High Court will rule on assisted suicide in new year


A three-judge High Court will give its judgment on January 10th on the challenge to the absolute ban on assisted suicide brought by a woman terminally ill with multiple sclerosis.

After evidence and legal submissions in the six-day case concluded yesterday, the president of the High Court, Mr Justice Nicholas Kearns, with Mr Justice Paul Carney and Mr Justice Gerard Hogan, said they had many issues to consider and would rule on January 10th.

Ms Fleming (58) claims the absolute ban on assisted suicide in section 2.2 of the Criminal Law Suicide Act is unconstitutional on grounds it breaches her personal rights under the Constitution and European Convention on Human Rights.

She also argues the DPP is required to publish guidelines outlining what factors are taken into account in deciding to prosecute assisted suicides.

In closing arguments yesterday, Michael Cush SC, for the State, said there was no right to suicide under the Constitution and the policy outlawing assisted suicide was justified to protect vulnerable people from involuntary death.While the absolute ban might be unfair to Ms Fleming, that was not the test the court had to apply, he said.

The evidence from two palliative care experts showed a rational basis for the State’s belief there might be a real risk of involuntary death for others if the ban was removed, he said.

While an expert for Ms Fleming had argued there was no evidence to support arguments that legalising assisted suicide increased the risk of involuntary deaths, the State was contending it was difficult to measure the risks of abuse to vulnerable people who could be subtly coerced.

If the ban was struck down, it would be very difficult to fashion a remedy, Mr Cush added. If the court was against Ms Fleming on the core issues but believed the DPP should issue guidelines, it should leave over the issue of a remedy, he said.

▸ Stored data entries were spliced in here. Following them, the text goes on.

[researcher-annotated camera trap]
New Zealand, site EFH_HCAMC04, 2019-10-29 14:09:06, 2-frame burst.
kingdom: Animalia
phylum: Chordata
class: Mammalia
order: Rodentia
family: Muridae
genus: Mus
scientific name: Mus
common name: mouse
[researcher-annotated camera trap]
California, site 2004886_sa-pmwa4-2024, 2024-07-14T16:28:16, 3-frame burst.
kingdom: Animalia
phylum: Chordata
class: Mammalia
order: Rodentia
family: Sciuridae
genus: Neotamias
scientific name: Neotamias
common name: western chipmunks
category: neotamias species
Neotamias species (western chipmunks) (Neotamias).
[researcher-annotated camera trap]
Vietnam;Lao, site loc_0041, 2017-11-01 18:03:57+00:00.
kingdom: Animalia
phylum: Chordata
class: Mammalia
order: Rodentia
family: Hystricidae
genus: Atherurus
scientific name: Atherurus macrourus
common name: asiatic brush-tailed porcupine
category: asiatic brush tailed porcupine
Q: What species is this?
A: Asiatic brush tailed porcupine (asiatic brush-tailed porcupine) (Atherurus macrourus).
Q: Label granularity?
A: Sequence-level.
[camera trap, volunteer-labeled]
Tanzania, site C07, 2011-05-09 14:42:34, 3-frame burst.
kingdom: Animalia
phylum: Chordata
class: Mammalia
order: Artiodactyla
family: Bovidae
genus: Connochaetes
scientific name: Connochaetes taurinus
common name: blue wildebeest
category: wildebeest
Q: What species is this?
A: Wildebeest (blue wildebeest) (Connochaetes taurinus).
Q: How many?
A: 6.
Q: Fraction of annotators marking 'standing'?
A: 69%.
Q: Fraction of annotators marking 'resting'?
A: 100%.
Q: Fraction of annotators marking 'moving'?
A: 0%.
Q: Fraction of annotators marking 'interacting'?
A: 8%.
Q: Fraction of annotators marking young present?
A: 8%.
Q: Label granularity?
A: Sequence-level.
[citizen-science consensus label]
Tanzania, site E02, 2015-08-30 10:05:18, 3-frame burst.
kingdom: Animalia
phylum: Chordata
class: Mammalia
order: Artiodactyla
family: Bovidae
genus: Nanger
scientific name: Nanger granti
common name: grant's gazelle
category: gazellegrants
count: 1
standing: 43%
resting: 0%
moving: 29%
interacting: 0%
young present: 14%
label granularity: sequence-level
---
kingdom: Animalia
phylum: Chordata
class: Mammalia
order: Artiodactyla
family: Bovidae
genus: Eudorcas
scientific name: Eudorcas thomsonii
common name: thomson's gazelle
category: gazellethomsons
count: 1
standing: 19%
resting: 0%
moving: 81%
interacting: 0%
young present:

The State contended the DPP had the power to issue general guidelines related to assisted suicide prosecutions but Paul O’Higgins SC, for the DPP, said she considered she had not such power as that would involve legislating or infringing the absolute ban.

Brian Murray SC, for Ms Fleming, argued that the case was not about a right to suicide but about infringement of her personal rights to equality, privacy and personal autonomy.

The State had failed to show that infringement was justified or proportionate when applied to Ms Fleming, who was physically disabled, terminally ill and who had the necessary mental capacity to decide she wanted to end her life but could not do so unless assisted, he said.

The State was not entitled to erect “unreasonable hurdles” condemning Ms Fleming to “appalling suffering and undignified death”. Evidence from palliative care experts did not rule out Ms Fleming ending up in a “locked-in syndrome” or dying by aspiration, which was “an extraordinary psychological burden” that could be alleviated via her assisted suicide.

Cross-examined earlier, Prof Rob George, a British specialist in palliative care, told Ronan Murphy SC, for Ms Fleming, that he did not believe assisted suicide should be permitted for people who had mental capacity to decide to end their lives but could not do so unaided.

His concerns about a “slippery slope” were not reduced because Ms Fleming was seeking lawful assistance to end her life when she had the clear mental capacity to voice that wish. The moral issues did not change even where assisted suicide was allowed only in very narrow circumstances as, once that step was taken, it was “impossible” not to make further changes.